The problem is that individuals evaluate a room differently. I care a lot about natural light, but not everyone does. Is it worth not having a closet? Or one might care more about the shape of the room, or its proximity to the bathroom.
A division of rent based on square feet or any fixed list of elements can’t take every individual preference into account. And negotiation without a method may lead to conflict and resentment.
… I came across a paper by Francis Su, a math professor at Harvey Mudd College in California, about a mathematical proposition discovered in 1928 by the German mathematician Emanuel Sperner. It is called Sperner’s lemma.
The connection between Sperner’s lemma and rent division was first published by Dr. Su in a 1999 paper titled “Rental Harmony: Sperner’s Lemma in Fair Division.”
Dr. Su realized that it might be related to another problem he had heard about, in which a group has to divide a theoretical cake when some want frosted flowers or an edge with more frosting.
“The trick is to design a procedure to have everyone act in their own self-interest and have an outcome that’s fair,” he said in an interview.

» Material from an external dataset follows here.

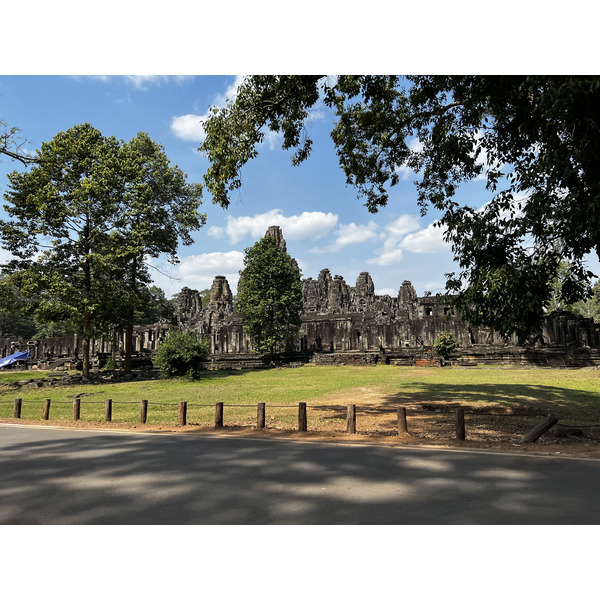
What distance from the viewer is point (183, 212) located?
3050cm

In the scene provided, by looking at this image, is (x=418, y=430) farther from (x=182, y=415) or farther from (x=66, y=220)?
(x=66, y=220)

To promote the use of the new methods being invented, Ariel D. Procaccia, a computer science professor at Carnegie Mellon University, has been working on a website, Spliddit, to help people use these methods to fairly divide things like the order of names of co-authors on a scientific paper or prized possessions in a divorce.
“There are all these examples of really nice ways to solve the problem,” he said, “but nobody’s using them.”